AI can now be used to identify genetic diseases
According to a recent study, it has been revealed that a new artificial intelligence (AI) technology can accurately identify some of the rarest genetic disorders from a patient’s photograph.
This technology, DeepGestalt performed better than some of the most respected clinicians in identifying a range of syndromes in three trials. Additionally, it could also add considerable value in personalized care, as quoted by the study (https://www.nature.com/articles/s41591-018-0279-0) published this Monday in the journal of Nature Medicine.
The study further claims that 8% of the entire population has diseases with key genetic components which may be indicated by recognizable facial features.
For example, this technology can successfully identify Angelman Syndrome – a disorder of the nervous system that is characterized by facial features like a wide mouth, widely spaced teeth, strabismus (where the eyes point in different directions), or a protruding tongue.
In a conversation with CNN, Yaron Gurovich, the Chief Technology Officer at FDNA said, “It demonstrates how one can successfully apply state of the art algorithms, such as deep learning, to a challenging field where the available data is small, unbalanced in terms of available patients per condition, and where the need to support a large amount of conditions is great,” FDNA is an artificial intelligence and precision medicine company and Gurovich was the one leading the research.

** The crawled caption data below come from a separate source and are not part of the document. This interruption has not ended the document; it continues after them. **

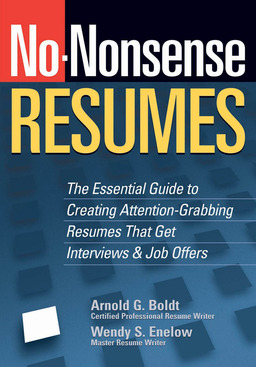 No-Nonsense Resumes.  The Essential Guide to Creating Attention-Grabbing Resumes That Get Interviews & Job Offers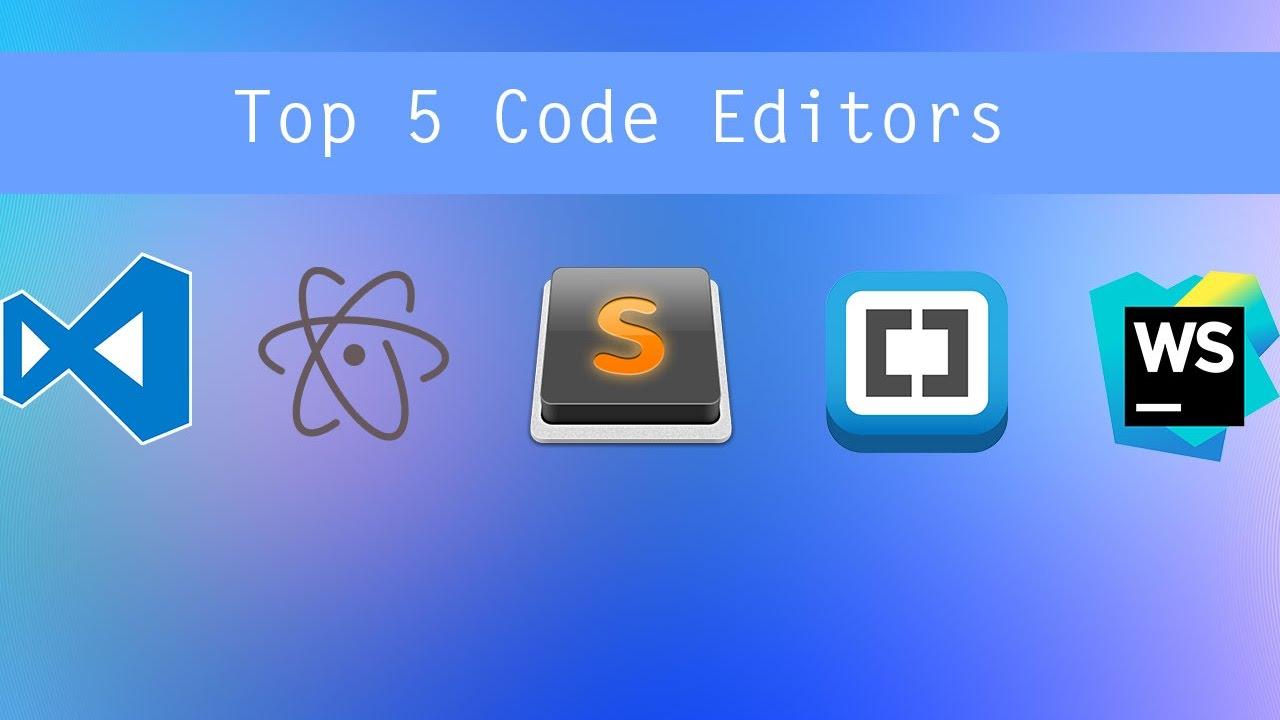 Top 5 Code Editors of 2017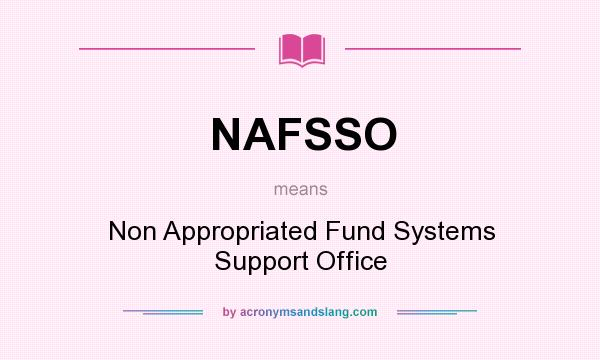 What does NAFSSO mean? It stands for Non Appropriated Fund Systems Support Office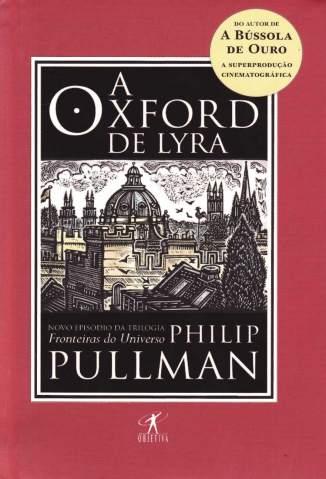 Baixar A Oxford de Lyra - Philip Pullman ePub PDF Mobi ou Ler Online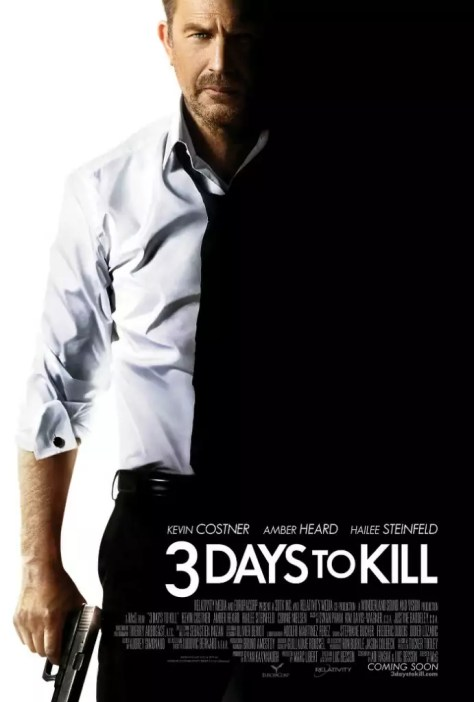 3 Days To Kill poster met Kevin Costner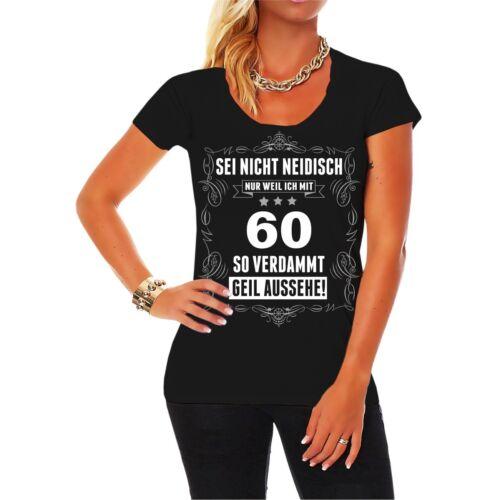 Frauen T-Shirt Sei nicht neidisch bin 60 Geschenk Geburtstag Mama Sechzigster
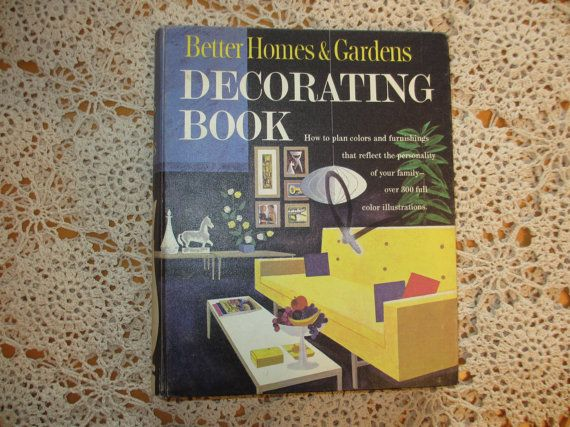 1961 Better Homes & Garden Decorating Book by VintageChicLadies, $25.00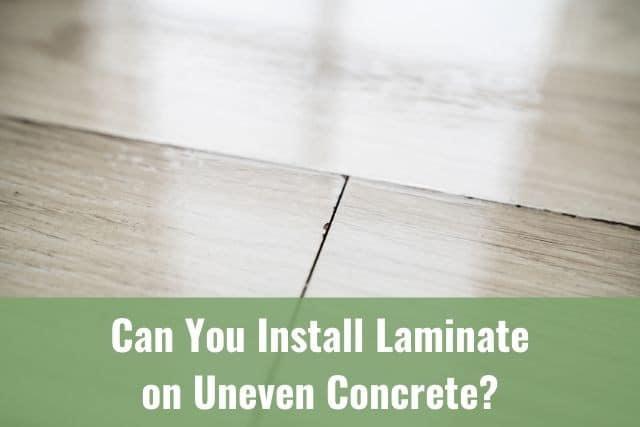 Install Laminate On Uneven Concrete, Installing Laminate Flooring On Concrete
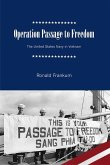 Operation Passage to Freedom: The United States Navy in Vietnam, 1954-1955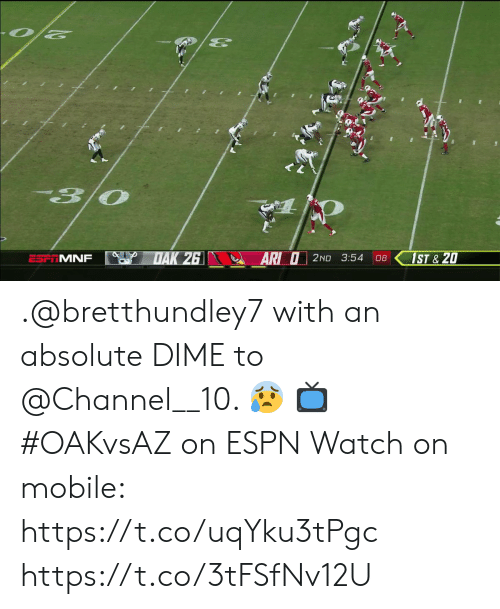 Espn, Memes, and Mobile: ESFTMNF  DAK 26  AR O2ND 3:54  1ST&20  08 .@bretthundley7 with an absolute DIME to @Channel__10. 😰   📺 #OAKvsAZ on ESPN  Watch on mobile: https://t.co/uqYku3tPgc https://t.co/3tFSfNv12U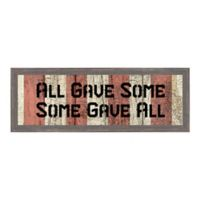 All Gave Some 18.85-Inch x 6.75-Inch Framed Wall Art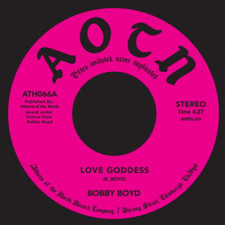 "Bobby Boyd - Love Goddess - 7"" Vinyl"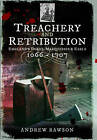 Treachery and Retribution: England's Dukes, Marquesses and Earls: 1066 - 1707 by Andrew Rawson (Paperback, 2017)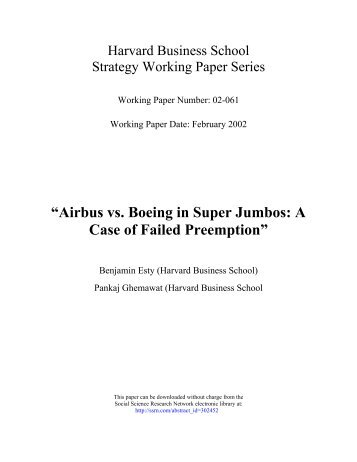 """Airbus vs. Boeing in Super Jumbos: A Case of Failed Preemption"""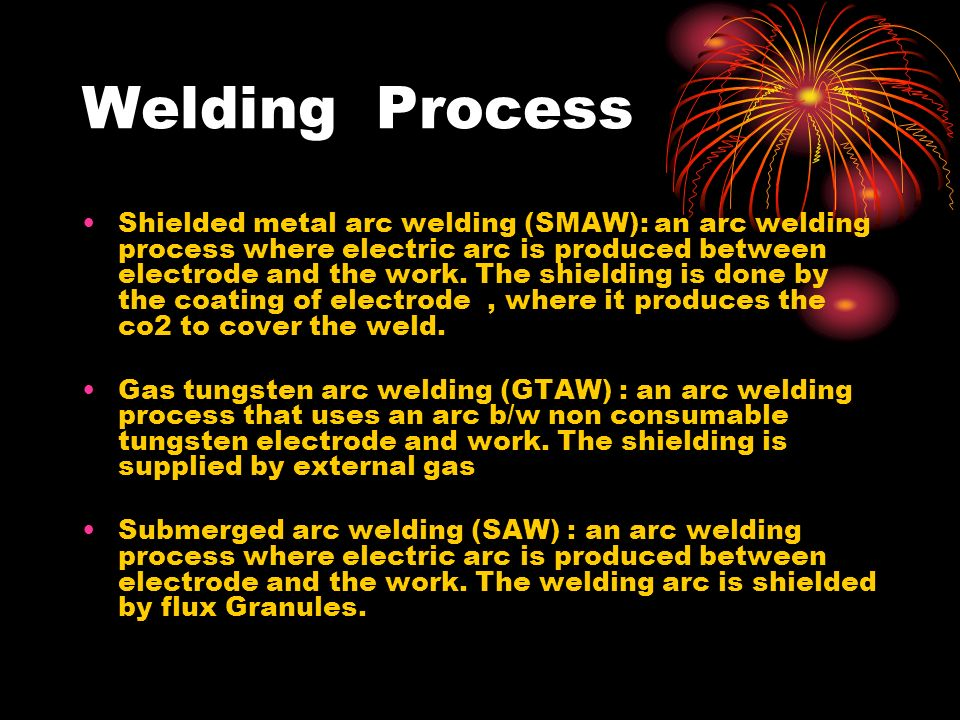 Welding Process Shielded metal arc welding (SMAW): an arc welding process where electric arc is produced between electrode and the work. The shielding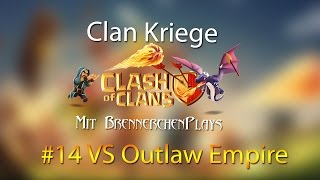 CLASH OF CLANS: Clan Kriege [14] - Brennerchen13 VS Outlaw Empire ✭ Let's Play Clash of Clans
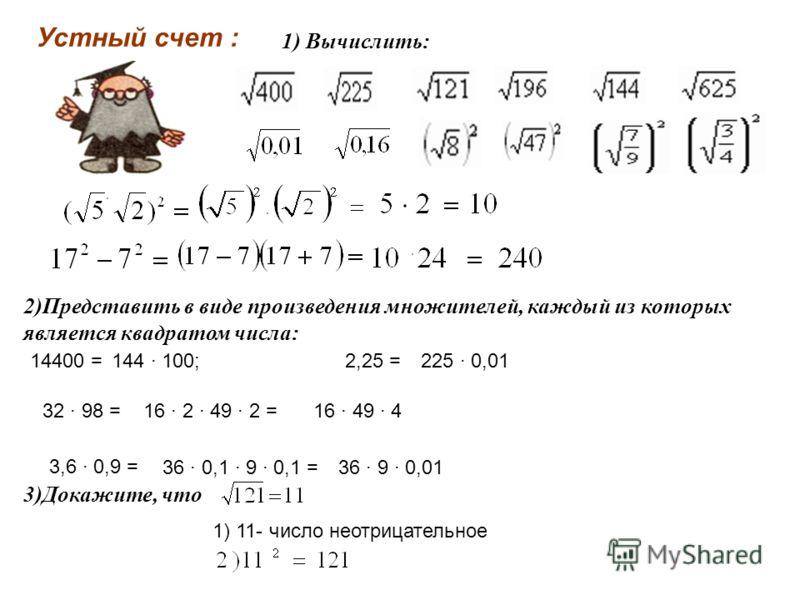 Устный счет : 1) Вычислить: 2)Представить в виде произведения множителей, каждый из которых является квадратом числа: 14400 =144 100;2,25 =225 0,01 32 98 =16 2 49 2 =16 49 4 3,6 0,9 = 36 0,1 9 0,1 =36 9 0,01 3)Докажите, что 1) 11- число неотрицательн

He also confessed that this can prove to be a major breakthrough as it would open up a whole new world of opportunities for future research and applications and even in identifying new genetic syndromes or diseases!
However, the authors of the study also warned about the potential downside to the technology because facial images are easily accessible and future employers may easily find out about these conditions through this software and discriminate against suffering individuals.
The deep learning algorithm DeepGestalt was trained by the entire team led by Gurovich, by using 17,000 facial images of known patients from a database. This database contained patients who were diagnosed with more than 200 different genetic diseases.
The team discovered that the AI technology performed better than established clinicians in two different sets of tests to identify a particular syndrome in 502 selected images. For every test, the AI proposed a list of potential syndromes and identified the right syndrome from among the top 10 suggestions 91% of the time.
In case of Noonan syndrome, the algorithm succeeded in identifying it 64% of the time while in a previous study, the clinicians could only do so in 20% of the cases by looking at the images.
The technology applies the deep learning algorithm to the facial characteristics in the image before coming up with a list of possible diseases or syndromes.
Though it does not cite the facial features that led to the prediction, but it produces a heat map visualization to help the researchers understand the exact regions on the face which helped the technology classify the syndromes.
Though it does look promising, but the performance of the AI system is tough to measure in absence of any public benchmarks to compare it to. While there still are limitations to the technology and there is a lot of tweaking still needed to make sure that the algorithm is robust in the real world hospital environment, but it is clear that there is immense potential when it comes to AI in the healthcare system.